Aukeem Ballard: We’re going to do mindfulness practice. You’re going to want your feet shoulder-width apart. It’s going to start with breathing exercise, but then it’s going to go into a little bit of, like, mindful movement practice. Eyes closed.
Kiran: We usually open up the class with a five- to ten-minute exercise in mindfulness.
Aukeem Ballard: The mindfulness practice is more of the concrete practicing of some of the emotional intelligence skills.
Take a deep breath in.
Especially self-awareness and self-management.
And out. You’re just going to focus on your breath and trying to hold the focus.
It’s more about giving the students space and opportunity to kind of quiet down for themselves and reflect on where they’re at with things.
Whatever you’re feeling simply acknowledge it without judgment.
Kiran: The ability to step back from our day-to-day rush and, like, really reflect into ourselves about how were we feeling, are we okay with how we’re doing?
Aukeem Ballard: Because we’ve given time to this, students come in and say, “Mr.
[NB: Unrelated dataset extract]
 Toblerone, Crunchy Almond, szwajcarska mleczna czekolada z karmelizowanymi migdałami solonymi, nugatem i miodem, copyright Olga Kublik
B, tell me we’re doing mindfulness, because I got some stuff I need to think through.”
That’s the goal: You can recognize and manage your emotions!
We’re going to do some group in small works and really hear people’s stories and give space for their stories. Make sure your chairs are actually in a circle as long as everyone is facing everyone.
Aukeem Ballard: Those small group conversations that we have, part of the background intent is strengthening the empathy ability because one of the emotional intelligence skills is being able to recognize the emotions of others in the room.
Geoffrey: When I go into a store a person told me to empty out my backpack, because he thought I stole something. But I didn’t have anything at all. And then I had a police stop just asking me what am I doing. I would just be like, “I’m just coming back from school.” And it’s kind of hard to see how, like, even when someone’s dressed differently how, like, you can get judged on that, even though you try to do your best. You know?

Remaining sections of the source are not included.